Again, it’s smooth sailing until one slight mishap: all her clothes are in her bag, which she dropped by the door. All she’s got on is a too-small towel and a fierce blush to match. 

The path is direct with the small exception of Percy lounging on the bed in sweats. Annabeth hisses at the bite of frigid air on her skin, and his eyes find her, flicking down to her legs before fixing on the ceiling. His Adam’s apple bobs in his throat as he swallows, and that’s all Annabeth can take. She darts to her bag, kneels awkwardly to scoop out a random shirt and pants, and retreats. 

When she comes out, Percy is sitting on one side of the bed, a pillow propped against the headboard as he scrolls through his phone. He’s set up his charger on his nightstand and his lamp is off, leaving the decision of sleep to Annabeth. It’s all horrifically domestic. 

Annabeth takes her time getting ready, fully aware that she’s delaying the inevitable. Percy’s toothbrush sits on the counter top next to the sink, and Annabeth catches his eye in the mirror more than once while she brushes her own. She even takes the time to brush and braid her damp hair; she tells herself it’s because of the cold, which isn’t a lie, but it isn’t the whole truth either. 

There’s a sweatshirt laid out on the bed when she turns. Percy hasn’t moved, so he must have set it there after her mad dash from the shower. His focus on his phone is so laser that it has to be artificial—even with no sign that he’s watching her, Annabeth feels his peripheral gaze. She looks at him, the AHS Swim sweatshirt, and back. 

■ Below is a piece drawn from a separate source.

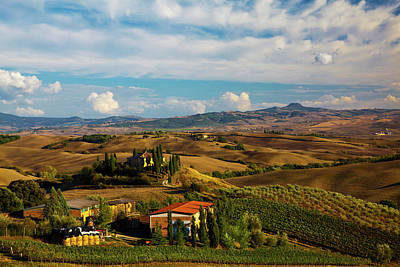 Europe, Italy, Tuscany, San Quirico Poster by Terry Eggers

Percy drops the phone and the act. “Your sweatshirt is floating in my trunk and the AC is broken. Take it.” He looks about as wrecked as Annabeth, and that alone is what allows her to pull the sweatshirt over her head and climb into bed. 

With the lights out, Annabeth comes to the unfortunate realization that she was right about the glowing motel sign coming through the cheap curtain, casting blue, pink, and purple shadows over what should be a pitch black room. Not only can she hear Percy’s breath and smell him from the sweatshirt and feel his shoulder pressed up against hers; she can see the rise and fall of his chest, the sharpness of his profile, and the occasional glance he sends her way. She knows he catches her looking, too. 

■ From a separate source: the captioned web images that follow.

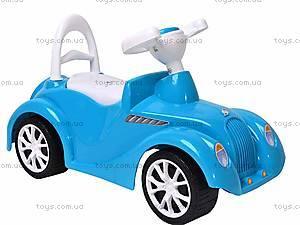 Машинка каталка «Ретро», 900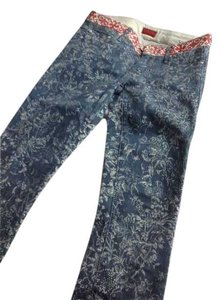Mother Floral Spring Stitching Print Skinny Jeans-Light Wash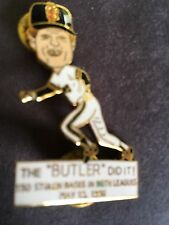The Butler Did It Nfl  NE Patriots Pin New England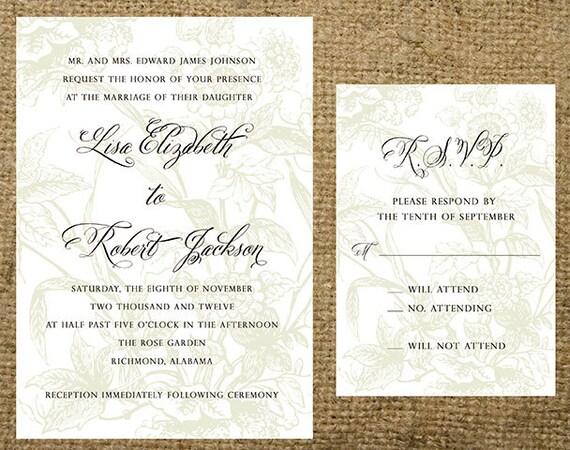 Summer Wedding Invitations: Items Similar To Light Floral Garden Background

The comforter does nothing to warm Annabeth’s frigid toes, and her wet hair chills her ears. She’s pretty sure her nose is frozen solid. Only her torso is warm, protected by the sweatshirt that’s too big for her frame. If the sleeves didn’t cover her hands, she might feel Percy’s fingers twitch against her own. His side of the bed positively radiates heat. 

He has to notice her shivering. If she can feel his chest expanding with every inhale, he has to feel her shaking. 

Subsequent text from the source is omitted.